→ Requirements: Please convert every line of the records below into a Markdown table with the columns Row and Line, numbering each row and skipping blank lines. Leave the pictures out of the table.

→ Source material:
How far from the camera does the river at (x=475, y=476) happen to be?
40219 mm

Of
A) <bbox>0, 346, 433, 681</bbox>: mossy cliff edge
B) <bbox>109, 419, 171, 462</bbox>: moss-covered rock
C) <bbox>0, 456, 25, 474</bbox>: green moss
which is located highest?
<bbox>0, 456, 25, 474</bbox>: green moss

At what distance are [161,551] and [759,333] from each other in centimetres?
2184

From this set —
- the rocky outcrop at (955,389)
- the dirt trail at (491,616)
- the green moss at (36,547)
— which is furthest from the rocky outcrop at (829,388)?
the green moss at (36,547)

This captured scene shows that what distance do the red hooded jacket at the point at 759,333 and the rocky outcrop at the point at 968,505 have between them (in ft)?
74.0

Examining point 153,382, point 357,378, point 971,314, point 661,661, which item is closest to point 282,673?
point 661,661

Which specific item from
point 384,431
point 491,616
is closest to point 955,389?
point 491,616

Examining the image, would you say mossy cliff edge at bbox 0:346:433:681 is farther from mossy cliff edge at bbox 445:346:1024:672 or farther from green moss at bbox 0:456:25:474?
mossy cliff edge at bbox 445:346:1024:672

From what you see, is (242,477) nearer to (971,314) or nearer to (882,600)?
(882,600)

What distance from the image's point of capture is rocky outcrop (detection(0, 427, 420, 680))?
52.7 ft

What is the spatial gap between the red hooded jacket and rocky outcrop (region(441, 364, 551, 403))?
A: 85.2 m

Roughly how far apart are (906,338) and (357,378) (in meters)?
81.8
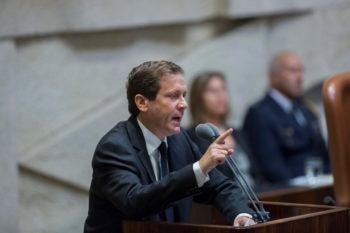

→ Output below:
| Row | Line |
|---|---|
| 1 | How far from the camera does the river at (x=475, y=476) happen to be? |
| 2 | 40219 mm |
| 3 | Of |
| 4 | A) <bbox>0, 346, 433, 681</bbox>: mossy cliff edge |
| 5 | B) <bbox>109, 419, 171, 462</bbox>: moss-covered rock |
| 6 | C) <bbox>0, 456, 25, 474</bbox>: green moss |
| 7 | which is located highest? |
| 8 | <bbox>0, 456, 25, 474</bbox>: green moss |
| 9 | At what distance are [161,551] and [759,333] from each other in centimetres? |
| 10 | 2184 |
| 11 | From this set — |
| 12 | - the rocky outcrop at (955,389) |
| 13 | - the dirt trail at (491,616) |
| 14 | - the green moss at (36,547) |
| 15 | — which is furthest from the rocky outcrop at (829,388)? |
| 16 | the green moss at (36,547) |
| 17 | This captured scene shows that what distance do the red hooded jacket at the point at 759,333 and the rocky outcrop at the point at 968,505 have between them (in ft)? |
| 18 | 74.0 |
| 19 | Examining point 153,382, point 357,378, point 971,314, point 661,661, which item is closest to point 282,673? |
| 20 | point 661,661 |
| 21 | Which specific item from |
| 22 | point 384,431 |
| 23 | point 491,616 |
| 24 | is closest to point 955,389? |
| 25 | point 491,616 |
| 26 | Examining the image, would you say mossy cliff edge at bbox 0:346:433:681 is farther from mossy cliff edge at bbox 445:346:1024:672 or farther from green moss at bbox 0:456:25:474? |
| 27 | mossy cliff edge at bbox 445:346:1024:672 |
| 28 | From what you see, is (242,477) nearer to (971,314) or nearer to (882,600)? |
| 29 | (882,600) |
| 30 | What distance from the image's point of capture is rocky outcrop (detection(0, 427, 420, 680))? |
| 31 | 52.7 ft |
| 32 | What is the spatial gap between the red hooded jacket and rocky outcrop (region(441, 364, 551, 403))? |
| 33 | A: 85.2 m |
| 34 | Roughly how far apart are (906,338) and (357,378) (in meters)? |
| 35 | 81.8 |